### Tarefa do exercício A
Copie sem qualquer alteração os registos, começando pela linha que contém "Noting what is" e seguindo até ao fim dos registos, com ambas as extremidades incluídas.

◆ ◆ ◆ ◆ ◆ ◆ ◆

2. Face à desconsideração dos vícios assacados à notificação inicialmente dirigida à Recorrida, e tendo presente que a notificação sobre que recaem as presentes contra-alegações é idêntica àquela de finais de 2011, reitera a Recorrida as nulidades insupríveis de que a notificação padece.

3. Nomeadamente, por se verificar uma que é justificada, agora em sede de Recurso, por parte da ora Recorrente, de forma incoerente e ininteligível, e que se encontra nitidamente desfasada da factualidade em litígio, pelo que dela não se consegue retirar nenhum raciocínio ou efeito útil, que seja esclarecedor da contraditoriedade que mantém na sua Decisão da fixação da coima, principalmente quando assinala a não obrigatoriedade de não cometer a infração ou, até, a prática frequente (?) da infração.
Tendo essa contraditoriedade sido assinalada na Decisão proferida no âmbito do Processo n.º 07328/14, 2.5 Juízo – 2ª Secção de Contencioso Tributário do Tribunal Central Administrativo Sul, que refere: '‘despacho este que padece até de uma outra contraditoriedade, pois à referência "obrigação de não cometer a infracção" (negrito nosso) responde "não’', o que significa que a arguida não tinha essa obrigação...".
E ora novamente analisada na Sentença do tribunal o quo, que concluiu no mesmo sentido que a Decisão proferida pelo TCAS: "Por outro lado e, analisada a fundamentação daquela decisão administrativa, verifica-se que a mesma se encontra claramente em contradição, quando refere que, a recorrente não tem obrigação de não cometer a infracção, que pratica a infracção frequentemente, mas que há mais de 6 meses que a infracção não é praticada.’'

4. Até à presente data, a ora Recorrida desconhece por completo se foi efetivamente levantado Auto de Notícia, se o foi por funcionário competente ou qual o seu conteúdo.

◆ ◆ ◆ ◆ ◆ ◆ ◆

### Tarefa do exercício B
Segundo o excerto do texto, em que processo do Tribunal Central Administrativo Sul foi assinalada a contraditoriedade da decisão de fixação da coima?

◆ ◆ ◆ ◆ ◆ ◆ ◆

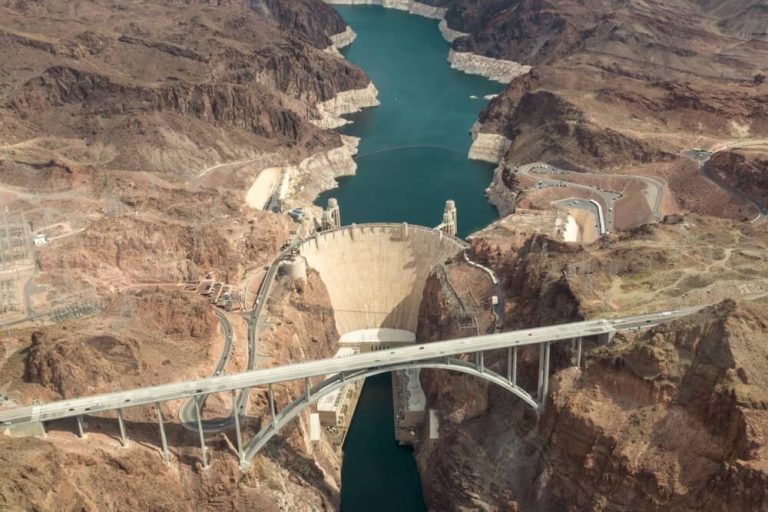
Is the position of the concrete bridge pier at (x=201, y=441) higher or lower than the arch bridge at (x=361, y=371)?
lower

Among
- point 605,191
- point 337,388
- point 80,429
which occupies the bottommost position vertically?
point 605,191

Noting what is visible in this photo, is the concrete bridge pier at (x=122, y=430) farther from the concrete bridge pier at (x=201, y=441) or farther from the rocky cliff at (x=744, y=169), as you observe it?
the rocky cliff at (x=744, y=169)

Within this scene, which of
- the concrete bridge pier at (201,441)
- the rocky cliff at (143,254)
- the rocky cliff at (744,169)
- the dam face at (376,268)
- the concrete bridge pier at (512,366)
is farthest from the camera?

◆ ◆ ◆ ◆ ◆ ◆ ◆

### Resposta completa A
Noting what is visible in this photo, is the concrete bridge pier at (x=122, y=430) farther from the concrete bridge pier at (x=201, y=441) or farther from the rocky cliff at (x=744, y=169), as you observe it?
the rocky cliff at (x=744, y=169)

Within this scene, which of
- the concrete bridge pier at (201,441)
- the rocky cliff at (143,254)
- the rocky cliff at (744,169)
- the dam face at (376,268)
- the concrete bridge pier at (512,366)
is farthest from the camera?

### Resposta completa B
No Processo n.º 07328/14.